EXERCISE DIRECTIONS. Set down again exactly the lines of the listing below that fall between the line holding "曾仕强主讲--经营之神胡雪岩成功秘笈" and the line holding "HD CDRW74 4X50P_Polycarbonate", inclusive.

LISTED ENTRIES.
==============================

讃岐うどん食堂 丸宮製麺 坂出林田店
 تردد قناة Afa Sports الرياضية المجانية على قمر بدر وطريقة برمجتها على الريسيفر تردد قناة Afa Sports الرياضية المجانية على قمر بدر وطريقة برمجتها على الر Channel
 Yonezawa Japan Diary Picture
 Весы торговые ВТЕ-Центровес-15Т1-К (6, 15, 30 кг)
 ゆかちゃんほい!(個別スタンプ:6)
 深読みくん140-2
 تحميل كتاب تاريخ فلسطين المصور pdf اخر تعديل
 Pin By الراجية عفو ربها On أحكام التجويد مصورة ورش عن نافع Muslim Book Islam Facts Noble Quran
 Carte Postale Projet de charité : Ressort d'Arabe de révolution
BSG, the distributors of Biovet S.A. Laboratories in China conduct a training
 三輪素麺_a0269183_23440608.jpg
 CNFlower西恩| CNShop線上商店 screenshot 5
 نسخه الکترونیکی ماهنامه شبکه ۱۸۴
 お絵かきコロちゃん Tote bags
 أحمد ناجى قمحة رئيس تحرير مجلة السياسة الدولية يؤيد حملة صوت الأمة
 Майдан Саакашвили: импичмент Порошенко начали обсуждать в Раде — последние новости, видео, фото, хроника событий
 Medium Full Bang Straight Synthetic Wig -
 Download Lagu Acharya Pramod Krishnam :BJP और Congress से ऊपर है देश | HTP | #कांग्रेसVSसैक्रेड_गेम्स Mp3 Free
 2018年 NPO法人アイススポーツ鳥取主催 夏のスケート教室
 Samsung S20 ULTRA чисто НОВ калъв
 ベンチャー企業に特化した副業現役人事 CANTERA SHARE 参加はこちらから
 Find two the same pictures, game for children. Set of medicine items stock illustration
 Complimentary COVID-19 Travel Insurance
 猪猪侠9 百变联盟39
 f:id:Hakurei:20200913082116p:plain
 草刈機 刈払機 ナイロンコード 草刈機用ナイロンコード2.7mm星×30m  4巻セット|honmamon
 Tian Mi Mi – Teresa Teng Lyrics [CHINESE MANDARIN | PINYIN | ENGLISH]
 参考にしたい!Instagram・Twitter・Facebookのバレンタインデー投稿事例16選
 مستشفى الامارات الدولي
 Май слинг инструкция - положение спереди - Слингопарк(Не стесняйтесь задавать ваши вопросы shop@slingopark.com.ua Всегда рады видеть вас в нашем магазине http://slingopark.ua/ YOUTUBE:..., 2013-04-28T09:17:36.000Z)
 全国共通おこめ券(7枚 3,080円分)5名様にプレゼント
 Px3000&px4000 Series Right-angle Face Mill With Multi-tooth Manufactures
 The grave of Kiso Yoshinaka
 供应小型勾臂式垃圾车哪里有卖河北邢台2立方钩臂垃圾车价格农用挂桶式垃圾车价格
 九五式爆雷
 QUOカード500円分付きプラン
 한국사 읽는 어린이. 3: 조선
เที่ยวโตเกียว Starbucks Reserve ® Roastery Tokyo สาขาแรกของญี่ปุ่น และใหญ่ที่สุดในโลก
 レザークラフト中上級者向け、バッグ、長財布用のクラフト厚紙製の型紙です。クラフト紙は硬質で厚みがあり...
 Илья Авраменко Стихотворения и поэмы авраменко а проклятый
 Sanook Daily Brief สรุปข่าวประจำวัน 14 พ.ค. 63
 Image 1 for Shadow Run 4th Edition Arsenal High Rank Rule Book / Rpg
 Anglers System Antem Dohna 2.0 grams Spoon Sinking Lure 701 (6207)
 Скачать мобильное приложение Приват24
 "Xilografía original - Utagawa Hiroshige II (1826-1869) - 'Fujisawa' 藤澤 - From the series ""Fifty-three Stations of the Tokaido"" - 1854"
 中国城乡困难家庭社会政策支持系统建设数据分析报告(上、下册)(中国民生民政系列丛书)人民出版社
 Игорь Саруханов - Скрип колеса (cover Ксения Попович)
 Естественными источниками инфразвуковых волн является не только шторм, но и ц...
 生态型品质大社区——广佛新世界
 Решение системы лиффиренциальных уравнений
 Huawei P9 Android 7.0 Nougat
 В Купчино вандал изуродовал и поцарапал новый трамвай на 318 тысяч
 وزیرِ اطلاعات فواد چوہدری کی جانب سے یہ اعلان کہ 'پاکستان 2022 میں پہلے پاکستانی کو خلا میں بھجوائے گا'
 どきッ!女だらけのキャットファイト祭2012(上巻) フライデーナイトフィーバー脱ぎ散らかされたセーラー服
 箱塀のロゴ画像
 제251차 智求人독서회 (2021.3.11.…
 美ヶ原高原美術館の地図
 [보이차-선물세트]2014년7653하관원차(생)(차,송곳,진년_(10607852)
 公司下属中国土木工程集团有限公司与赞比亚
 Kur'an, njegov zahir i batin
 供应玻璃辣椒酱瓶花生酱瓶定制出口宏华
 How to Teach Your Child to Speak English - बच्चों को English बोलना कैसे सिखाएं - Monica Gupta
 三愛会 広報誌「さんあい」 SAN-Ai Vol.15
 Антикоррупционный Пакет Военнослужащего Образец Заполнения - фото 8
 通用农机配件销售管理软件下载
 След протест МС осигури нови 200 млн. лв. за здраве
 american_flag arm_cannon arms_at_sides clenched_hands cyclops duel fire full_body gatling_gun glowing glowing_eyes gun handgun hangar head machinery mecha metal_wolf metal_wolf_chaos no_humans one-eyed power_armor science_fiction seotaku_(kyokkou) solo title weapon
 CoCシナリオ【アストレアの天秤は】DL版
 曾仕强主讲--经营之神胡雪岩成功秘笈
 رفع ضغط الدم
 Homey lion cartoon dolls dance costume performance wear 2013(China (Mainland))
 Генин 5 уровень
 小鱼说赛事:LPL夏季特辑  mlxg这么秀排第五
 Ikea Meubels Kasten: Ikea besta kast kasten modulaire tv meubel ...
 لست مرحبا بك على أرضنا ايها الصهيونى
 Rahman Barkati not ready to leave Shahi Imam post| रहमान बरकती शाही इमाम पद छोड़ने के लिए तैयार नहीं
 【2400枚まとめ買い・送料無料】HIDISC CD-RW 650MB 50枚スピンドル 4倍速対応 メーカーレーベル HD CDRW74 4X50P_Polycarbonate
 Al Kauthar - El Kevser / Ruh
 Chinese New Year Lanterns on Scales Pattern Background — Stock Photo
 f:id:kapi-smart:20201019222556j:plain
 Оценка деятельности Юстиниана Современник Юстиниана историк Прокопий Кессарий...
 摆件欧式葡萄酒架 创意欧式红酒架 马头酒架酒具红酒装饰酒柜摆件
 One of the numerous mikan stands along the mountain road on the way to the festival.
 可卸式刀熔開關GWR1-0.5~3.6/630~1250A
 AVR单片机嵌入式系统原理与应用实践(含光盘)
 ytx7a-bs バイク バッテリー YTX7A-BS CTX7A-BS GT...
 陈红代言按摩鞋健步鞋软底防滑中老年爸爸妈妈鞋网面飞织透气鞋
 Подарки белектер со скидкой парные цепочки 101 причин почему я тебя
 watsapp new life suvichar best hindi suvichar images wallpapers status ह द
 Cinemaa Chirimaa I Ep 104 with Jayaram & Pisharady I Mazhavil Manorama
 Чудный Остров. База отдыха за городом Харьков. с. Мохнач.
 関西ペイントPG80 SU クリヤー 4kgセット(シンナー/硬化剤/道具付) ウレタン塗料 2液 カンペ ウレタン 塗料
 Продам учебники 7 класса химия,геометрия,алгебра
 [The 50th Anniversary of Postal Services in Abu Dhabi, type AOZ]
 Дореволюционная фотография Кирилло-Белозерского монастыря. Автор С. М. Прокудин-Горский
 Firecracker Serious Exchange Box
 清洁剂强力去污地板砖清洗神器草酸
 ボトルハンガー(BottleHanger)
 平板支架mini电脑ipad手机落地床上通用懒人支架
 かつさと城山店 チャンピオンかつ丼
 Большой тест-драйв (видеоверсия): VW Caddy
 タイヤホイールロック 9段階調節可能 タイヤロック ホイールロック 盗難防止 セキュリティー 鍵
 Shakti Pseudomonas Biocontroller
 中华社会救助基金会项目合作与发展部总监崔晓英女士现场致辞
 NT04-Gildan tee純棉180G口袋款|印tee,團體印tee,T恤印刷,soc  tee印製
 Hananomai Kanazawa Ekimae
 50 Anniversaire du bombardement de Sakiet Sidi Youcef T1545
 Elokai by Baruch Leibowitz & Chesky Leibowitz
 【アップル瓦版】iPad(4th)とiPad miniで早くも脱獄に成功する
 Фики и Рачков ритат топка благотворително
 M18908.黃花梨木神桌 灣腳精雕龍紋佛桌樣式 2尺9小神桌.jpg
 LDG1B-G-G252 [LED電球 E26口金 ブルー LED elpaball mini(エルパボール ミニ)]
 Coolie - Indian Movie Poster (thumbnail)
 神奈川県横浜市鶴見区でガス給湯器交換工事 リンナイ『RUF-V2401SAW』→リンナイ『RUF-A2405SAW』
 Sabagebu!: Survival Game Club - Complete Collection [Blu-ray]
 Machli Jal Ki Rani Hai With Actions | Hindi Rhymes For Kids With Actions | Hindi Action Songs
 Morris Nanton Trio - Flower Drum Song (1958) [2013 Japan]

==============================

TASK ANSWER.
 曾仕强主讲--经营之神胡雪岩成功秘笈
 رفع ضغط الدم
 Homey lion cartoon dolls dance costume performance wear 2013(China (Mainland))
 Генин 5 уровень
 小鱼说赛事:LPL夏季特辑  mlxg这么秀排第五
 Ikea Meubels Kasten: Ikea besta kast kasten modulaire tv meubel ...
 لست مرحبا بك على أرضنا ايها الصهيونى
 Rahman Barkati not ready to leave Shahi Imam post| रहमान बरकती शाही इमाम पद छोड़ने के लिए तैयार नहीं
 【2400枚まとめ買い・送料無料】HIDISC CD-RW 650MB 50枚スピンドル 4倍速対応 メーカーレーベル HD CDRW74 4X50P_Polycarbonate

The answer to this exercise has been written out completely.